Teks Sumber -
==*==

Pemko Pekanbaru
Super Hub Pemko Pekanbaru

Disebut Ingin Perbaiki Keturunan, Suku Anak Dalam Jambi Beli Bilqis yang Diculik dari Makassar

selama bersama masyarakat SAD, kondisi Bilqis sangat terawat dan bahkan dianggap sebagai bagian dari keluarga besar mereka. 

Tribun-Timur.com/Muslimin Emba
KONDISI BILQIS -Bilqis bermain dengan ibunya Fifi Syahrir di rumahnya Jl Pelita Raya 2, Kecamatan Rappocini, Kota Makassar, Selasa (11/11/2025) malam. Selama berada di perkampungan adat salah satu suku di Provinsi Jambi itu, Bilqis mengaku diperlakukan layaknya seorang anak. T 
Ringkasan Berita:
  • Selama bersama masyarakat SAD, kondisi Bilqis sangat terawat dan bahkan dianggap sebagai bagian dari keluarga besar mereka
  • Adi menambahkan, suku anak dalam biasanya mengadopsi anak untuk memperbaiki keturunan
  • Wahida menduga pihak yang hendak mengadopsi ingin punya anak dan tak tahu Bilqis merupakan korban penculikan.

 

TRIBUNPEKANBARU.COM - Pihak kepolisian mengungkap bahwa masyarakat adat dari Suku Anak Dalam (SAD) di Jambi memiliki peran penting dalam proses penyelamatan Balita Bilqis Ramdhani (4).

Bilqis adalah korban penculikan asal Kota Makassar, Sulawesi Selatan.

Kasus ini bermula ketika Bilqis, yang baru berusia empat tahun, dilaporkan hilang saat sedang bermain di area Taman Pakai Sayang, Kecamatan Panakkukang, Kota Makassar, pada Minggu, 2 November 2025.

Setelah hampir sepekan pencarian intensif, tim gabungan berhasil menelusuri jejak pelaku dan menemukan Bilqis dalam kondisi sehat.

Ia ditemukan di wilayah komunitas Suku Anak Dalam, tepatnya di kawasan SPE Gading Jaya, Kecamatan Tabir Selatan, Kabupaten Merangin, Provinsi Jambi, pada Sabtu malam, 8 November 2025.

==*==

Tugas Wajib 1 -
Ringkaskan teks tentang penculikan Bilqis di atas dalam dua kalimat.
Tugas Wajib 2 -
Terjemahkan kalimat berikut dari teks tentang penculikan Bilqis ke dalam bahasa Inggris: "Setelah hampir sepekan pencarian intensif, tim gabungan berhasil menelusuri jejak pelaku dan menemukan Bilqis dalam kondisi sehat."
Tugas Wajib 3 -
Salin kata demi kata seluruh bagian teks tentang penculikan Bilqis, mulai dari "Tribun-Timur.com/Muslimin Emba" terus ke bawah hingga "merupakan korban penculikan.".

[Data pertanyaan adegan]
==*==

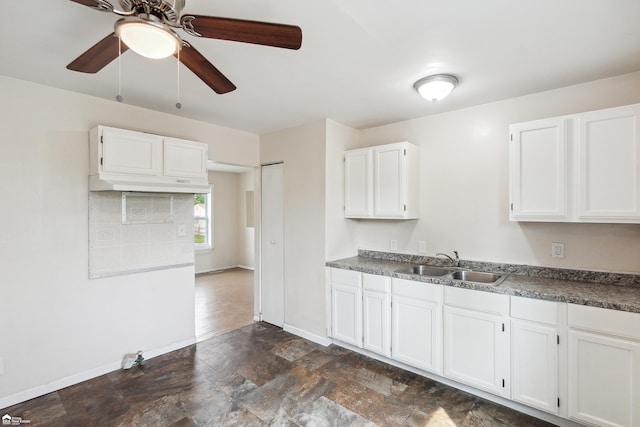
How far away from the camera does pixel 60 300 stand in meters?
2.51

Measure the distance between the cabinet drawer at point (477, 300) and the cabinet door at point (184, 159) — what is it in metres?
2.53

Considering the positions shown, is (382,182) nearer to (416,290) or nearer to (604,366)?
(416,290)

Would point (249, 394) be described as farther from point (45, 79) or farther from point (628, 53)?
point (628, 53)

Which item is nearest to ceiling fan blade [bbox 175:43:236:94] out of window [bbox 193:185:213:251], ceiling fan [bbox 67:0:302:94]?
ceiling fan [bbox 67:0:302:94]

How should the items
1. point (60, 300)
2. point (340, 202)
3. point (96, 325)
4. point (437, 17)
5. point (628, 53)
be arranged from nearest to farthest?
point (437, 17), point (628, 53), point (60, 300), point (96, 325), point (340, 202)

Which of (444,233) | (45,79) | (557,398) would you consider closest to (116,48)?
(45,79)

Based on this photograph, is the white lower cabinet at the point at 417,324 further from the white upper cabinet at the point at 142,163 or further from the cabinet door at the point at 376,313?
the white upper cabinet at the point at 142,163

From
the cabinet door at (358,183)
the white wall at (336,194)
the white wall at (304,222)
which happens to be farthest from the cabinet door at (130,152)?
the cabinet door at (358,183)

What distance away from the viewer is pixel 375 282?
9.59ft

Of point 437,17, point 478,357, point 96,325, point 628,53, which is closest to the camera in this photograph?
point 437,17

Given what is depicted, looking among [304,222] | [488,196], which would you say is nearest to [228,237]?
[304,222]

==*==

Jawaban Latihan 1 -
Bilqis Ramdhani, balita berusia empat tahun asal Kota Makassar, dilaporkan hilang saat bermain di area Taman Pakai Sayang, Kecamatan Panakkukang, pada Minggu, 2 November 2025. Setelah hampir sepekan pencarian intensif, tim gabungan menemukannya dalam kondisi sehat di wilayah komunitas Suku Anak Dalam di Kabupaten Merangin, Jambi, pada 8 November 2025, dan kepolisian mengungkap bahwa masyarakat adat tersebut berperan penting dalam penyelamatannya.

Jawaban Latihan 2 -
After nearly a week of intensive searching, the joint team managed to trace the perpetrator's tracks and found Bilqis in good health.

Jawaban Latihan 3 -
Tribun-Timur.com/Muslimin Emba
KONDISI BILQIS -Bilqis bermain dengan ibunya Fifi Syahrir di rumahnya Jl Pelita Raya 2, Kecamatan Rappocini, Kota Makassar, Selasa (11/11/2025) malam. Selama berada di perkampungan adat salah satu suku di Provinsi Jambi itu, Bilqis mengaku diperlakukan layaknya seorang anak. T 
Ringkasan Berita:
  • Selama bersama masyarakat SAD, kondisi Bilqis sangat terawat dan bahkan dianggap sebagai bagian dari keluarga besar mereka
  • Adi menambahkan, suku anak dalam biasanya mengadopsi anak untuk memperbaiki keturunan
  • Wahida menduga pihak yang hendak mengadopsi ingin punya anak dan tak tahu Bilqis merupakan korban penculikan.